The trolley problem
In 2009, a pair of computer scientists published a paper enabling computers to behave like humans on the trolley problem (PDF here). They developed a logic that a computer could use to justify not pushing one person onto the tracks in order to save five other people. They described this feat as showing "how moral decisions can be drawn computationally by using prospective logic programs."
I would describe it as devoting a lot of time and effort to cripple a reasoning system by encoding human irrationality into its logic.
Which view is correct?
Dust specks
Eliezer argued that we should prefer 1 person being tortured for 50 years over 3^^^3 people each once getting a barely-noticeable dust speck in their eyes. Most people choose the many dust specks over the torture. Some people argued that "human values" includes having a utility aggregation function that rounds tiny (absolute value) utilities to zero, thus giving the "dust specks" answer. No, Eliezer said; this was an error in human reasoning. Is it an error, or a value?
Sex vs. punishment
In Crime and punishment, I argued that people want to punish criminals, even if there is a painless, less-costly way to prevent crime. This means that people value punishing criminals. This value may have evolved to accomplish the social goal of reducing crime. Most readers agreed that, since we can deduce this underlying reason, and accomplish it more effectively through reasoning, preferring to punish criminals is an error in judgement.
Most people want to have sex. This value evolved to accomplish the goal of reproducing. Since we can deduce this underlying reason, and accomplish it more efficiently than by going out to bars every evening for ten years, is this desire for sex an error in judgement that we should erase?
The problem for Friendly AI
Until you come up with a procedure for determining, in general, when something is a value and when it is an error, there is no point in trying to design artificial intelligences that encode human "values".
(P.S. - I think that necessary, but not sufficient, preconditions for developing such a procedure, are to agree that only utilitarian ethics are valid, and to agree on an aggregation function.)
Yes, rule-based systems might respond faster, and that is sometimes preferable.
Let me back up. I categorize ethical systems into different levels of meta. "Personal ethics" are the ethical system an individual agent follows. Efficiency, and the agent's limited knowledge, intelligence, and perspective, are big factors.
"Social ethics" are the ethics a society agrees on. AFAIK, all existing ethical theorizing supposes that these are the same, and that an agent's ethics, and its society's ethics, must be the same thing. This makes no sense; casual observation shows this is not the case. People have ethical codes, and they are seldom the same as the ethical codes that society tells them they should have. There are obvious evolutionary reasons for this. Social ethics and personal ethics are often at cross-purposes. Social ethics are inherently dishonest, because the most effective way of maximizing social utility is often to deceive people, We expect, for instance, that telling people there is a distinction between personal ethics and social ethics should be against every social ethics in existence.

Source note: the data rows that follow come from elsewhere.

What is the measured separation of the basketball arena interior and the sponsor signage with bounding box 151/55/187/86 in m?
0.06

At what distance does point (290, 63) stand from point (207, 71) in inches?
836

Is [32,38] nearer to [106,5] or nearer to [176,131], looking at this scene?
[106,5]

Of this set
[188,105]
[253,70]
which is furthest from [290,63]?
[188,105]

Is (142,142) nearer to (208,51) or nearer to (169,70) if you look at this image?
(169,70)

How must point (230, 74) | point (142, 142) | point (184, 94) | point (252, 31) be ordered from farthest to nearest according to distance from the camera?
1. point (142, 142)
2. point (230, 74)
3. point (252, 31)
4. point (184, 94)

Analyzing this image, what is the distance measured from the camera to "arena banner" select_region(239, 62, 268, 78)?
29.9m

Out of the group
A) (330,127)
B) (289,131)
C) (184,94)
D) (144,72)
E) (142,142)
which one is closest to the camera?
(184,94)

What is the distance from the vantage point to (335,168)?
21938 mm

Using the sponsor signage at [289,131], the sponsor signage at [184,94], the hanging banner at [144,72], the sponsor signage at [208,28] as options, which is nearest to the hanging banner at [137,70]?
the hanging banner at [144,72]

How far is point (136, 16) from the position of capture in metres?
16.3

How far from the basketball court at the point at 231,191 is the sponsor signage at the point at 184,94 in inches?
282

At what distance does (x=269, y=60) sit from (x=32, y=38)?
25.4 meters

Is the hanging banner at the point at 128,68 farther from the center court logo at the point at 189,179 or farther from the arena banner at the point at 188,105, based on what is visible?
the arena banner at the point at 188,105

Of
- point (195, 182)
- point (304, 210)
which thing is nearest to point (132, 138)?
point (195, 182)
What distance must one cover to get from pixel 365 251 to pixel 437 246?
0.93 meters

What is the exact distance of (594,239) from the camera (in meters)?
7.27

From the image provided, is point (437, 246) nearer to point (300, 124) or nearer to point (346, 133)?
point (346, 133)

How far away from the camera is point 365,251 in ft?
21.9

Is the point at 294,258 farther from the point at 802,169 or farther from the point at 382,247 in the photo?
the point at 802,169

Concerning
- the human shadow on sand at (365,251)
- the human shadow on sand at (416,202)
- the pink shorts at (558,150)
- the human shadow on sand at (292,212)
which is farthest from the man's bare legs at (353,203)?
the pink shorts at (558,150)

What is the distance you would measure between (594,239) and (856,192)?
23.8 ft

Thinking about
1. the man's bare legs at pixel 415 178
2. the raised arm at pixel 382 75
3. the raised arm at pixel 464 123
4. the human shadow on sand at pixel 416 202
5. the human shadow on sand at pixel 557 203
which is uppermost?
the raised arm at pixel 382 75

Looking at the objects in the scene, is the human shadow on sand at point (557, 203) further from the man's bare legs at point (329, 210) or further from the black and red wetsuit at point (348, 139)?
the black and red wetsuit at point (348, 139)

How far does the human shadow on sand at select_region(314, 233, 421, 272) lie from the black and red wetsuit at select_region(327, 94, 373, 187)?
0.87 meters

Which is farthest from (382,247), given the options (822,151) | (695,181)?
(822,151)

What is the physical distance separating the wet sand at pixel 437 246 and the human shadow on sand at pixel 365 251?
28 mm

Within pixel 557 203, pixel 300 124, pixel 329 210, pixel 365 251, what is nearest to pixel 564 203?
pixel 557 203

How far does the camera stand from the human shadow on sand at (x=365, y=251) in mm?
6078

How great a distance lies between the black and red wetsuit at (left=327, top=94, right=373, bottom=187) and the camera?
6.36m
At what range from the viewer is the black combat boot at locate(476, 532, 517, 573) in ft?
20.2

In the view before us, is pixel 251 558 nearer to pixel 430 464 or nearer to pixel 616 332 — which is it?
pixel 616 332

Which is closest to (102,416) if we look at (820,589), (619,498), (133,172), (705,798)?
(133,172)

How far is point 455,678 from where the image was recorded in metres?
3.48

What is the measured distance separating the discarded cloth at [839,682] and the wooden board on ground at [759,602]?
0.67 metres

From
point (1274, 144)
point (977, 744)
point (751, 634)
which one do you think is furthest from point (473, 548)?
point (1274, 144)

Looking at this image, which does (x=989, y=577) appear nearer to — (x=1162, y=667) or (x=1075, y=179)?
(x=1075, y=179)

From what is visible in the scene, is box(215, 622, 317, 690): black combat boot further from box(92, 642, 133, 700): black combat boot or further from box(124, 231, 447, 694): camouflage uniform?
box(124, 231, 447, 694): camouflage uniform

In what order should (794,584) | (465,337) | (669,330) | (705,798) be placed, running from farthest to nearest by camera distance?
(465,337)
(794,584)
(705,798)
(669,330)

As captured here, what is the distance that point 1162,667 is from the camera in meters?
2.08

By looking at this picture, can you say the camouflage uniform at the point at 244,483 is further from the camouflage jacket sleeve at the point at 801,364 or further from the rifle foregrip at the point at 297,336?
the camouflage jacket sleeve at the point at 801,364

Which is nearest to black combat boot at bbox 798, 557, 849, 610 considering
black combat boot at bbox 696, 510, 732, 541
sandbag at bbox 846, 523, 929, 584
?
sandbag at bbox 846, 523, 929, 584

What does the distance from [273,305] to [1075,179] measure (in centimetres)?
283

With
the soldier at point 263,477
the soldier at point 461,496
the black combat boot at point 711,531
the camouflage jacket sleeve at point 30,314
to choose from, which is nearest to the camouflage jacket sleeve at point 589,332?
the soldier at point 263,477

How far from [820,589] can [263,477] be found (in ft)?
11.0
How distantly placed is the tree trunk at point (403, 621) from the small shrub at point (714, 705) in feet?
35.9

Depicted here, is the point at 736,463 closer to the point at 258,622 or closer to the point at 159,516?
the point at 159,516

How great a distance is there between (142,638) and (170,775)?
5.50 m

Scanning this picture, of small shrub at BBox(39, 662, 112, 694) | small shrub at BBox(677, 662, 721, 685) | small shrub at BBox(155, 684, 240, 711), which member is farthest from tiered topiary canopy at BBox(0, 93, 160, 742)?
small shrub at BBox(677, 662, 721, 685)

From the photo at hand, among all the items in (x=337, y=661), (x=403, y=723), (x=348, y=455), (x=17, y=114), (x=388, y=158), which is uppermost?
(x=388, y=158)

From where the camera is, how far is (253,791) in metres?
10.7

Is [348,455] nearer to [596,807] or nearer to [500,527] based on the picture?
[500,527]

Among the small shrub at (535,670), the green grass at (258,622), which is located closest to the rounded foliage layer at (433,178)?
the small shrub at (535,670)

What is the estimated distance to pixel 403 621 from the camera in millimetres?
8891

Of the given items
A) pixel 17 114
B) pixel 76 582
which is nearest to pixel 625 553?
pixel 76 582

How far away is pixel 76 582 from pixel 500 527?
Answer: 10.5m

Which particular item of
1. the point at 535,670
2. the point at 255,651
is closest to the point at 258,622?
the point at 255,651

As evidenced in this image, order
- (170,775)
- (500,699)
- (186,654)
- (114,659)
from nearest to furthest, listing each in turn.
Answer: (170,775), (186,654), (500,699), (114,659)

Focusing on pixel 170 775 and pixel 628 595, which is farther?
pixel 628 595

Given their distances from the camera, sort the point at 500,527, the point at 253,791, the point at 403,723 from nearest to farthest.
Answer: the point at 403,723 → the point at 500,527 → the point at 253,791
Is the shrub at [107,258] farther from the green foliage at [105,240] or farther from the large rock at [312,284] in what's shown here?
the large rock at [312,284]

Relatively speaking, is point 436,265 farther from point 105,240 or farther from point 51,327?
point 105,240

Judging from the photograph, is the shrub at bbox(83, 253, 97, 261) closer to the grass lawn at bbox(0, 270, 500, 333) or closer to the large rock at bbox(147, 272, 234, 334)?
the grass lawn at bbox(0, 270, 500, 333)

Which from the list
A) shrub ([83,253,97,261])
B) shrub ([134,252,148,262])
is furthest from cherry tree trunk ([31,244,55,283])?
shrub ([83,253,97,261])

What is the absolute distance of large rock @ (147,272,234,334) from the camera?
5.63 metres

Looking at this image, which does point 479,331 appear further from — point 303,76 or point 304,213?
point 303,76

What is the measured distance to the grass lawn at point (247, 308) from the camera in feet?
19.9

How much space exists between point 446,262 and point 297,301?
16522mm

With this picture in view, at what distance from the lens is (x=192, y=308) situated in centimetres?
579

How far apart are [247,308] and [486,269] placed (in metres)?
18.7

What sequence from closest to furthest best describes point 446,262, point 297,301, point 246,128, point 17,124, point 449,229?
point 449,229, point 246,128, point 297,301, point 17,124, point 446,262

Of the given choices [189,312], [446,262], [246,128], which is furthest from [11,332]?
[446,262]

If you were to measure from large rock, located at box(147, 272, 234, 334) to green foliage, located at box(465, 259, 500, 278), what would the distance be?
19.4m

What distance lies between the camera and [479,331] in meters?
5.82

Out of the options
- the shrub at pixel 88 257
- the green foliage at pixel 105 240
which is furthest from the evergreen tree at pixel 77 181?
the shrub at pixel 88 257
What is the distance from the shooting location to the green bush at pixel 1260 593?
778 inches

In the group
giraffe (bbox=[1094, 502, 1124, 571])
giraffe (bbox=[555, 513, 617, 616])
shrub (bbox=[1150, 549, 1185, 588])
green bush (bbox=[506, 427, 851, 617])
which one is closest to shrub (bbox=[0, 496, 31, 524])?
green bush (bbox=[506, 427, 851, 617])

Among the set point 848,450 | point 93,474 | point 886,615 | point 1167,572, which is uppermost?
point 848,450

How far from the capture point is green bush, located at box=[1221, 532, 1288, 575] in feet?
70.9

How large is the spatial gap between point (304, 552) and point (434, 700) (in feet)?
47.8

(I don't mean that social ethics are necessarily exploiting people. Even if you sincerely want the best outcome for people, and they have personal ethics such that you don't need to deceive them into cooperating, many will be too stupid or in too much of a hurry to get good results if given full knowledge of the values that the designers of the social ethics were trying to optimize. Evolution may be the designer.)
"Meta-ethics" is honest social ethics - trying to figure out what we should maximize, in a way that is not meant for public consumption - you're not going to write your conclusions on stone tablets and give them to the masses, who wouldn't understand them anyway. When Eliezer talks about designing Friendly AI, that's meta-ethics (I hope). And that's what I'm referring to here when I talk about encoding human values into an AI.
Roughly, meta-ethics is "correct and thorough" ethics, where we want to know the truth and get the "right" answer (if there is one) about what to optimize.
Social ethics and agent are likely to be rule-based, and that may be appropriate. Meta-ethics is an abstract thing, carried out, eg., by philosophers in journal articles; and speed of computation is typically not an issue.
Any rule-based system can be transformed into a utilitarian system, but not vice-versa. Any system that can produce a choice between any two outcomes or actions imposes a complete ordering on all possible outcomes or actions, and is therefore utilitarian.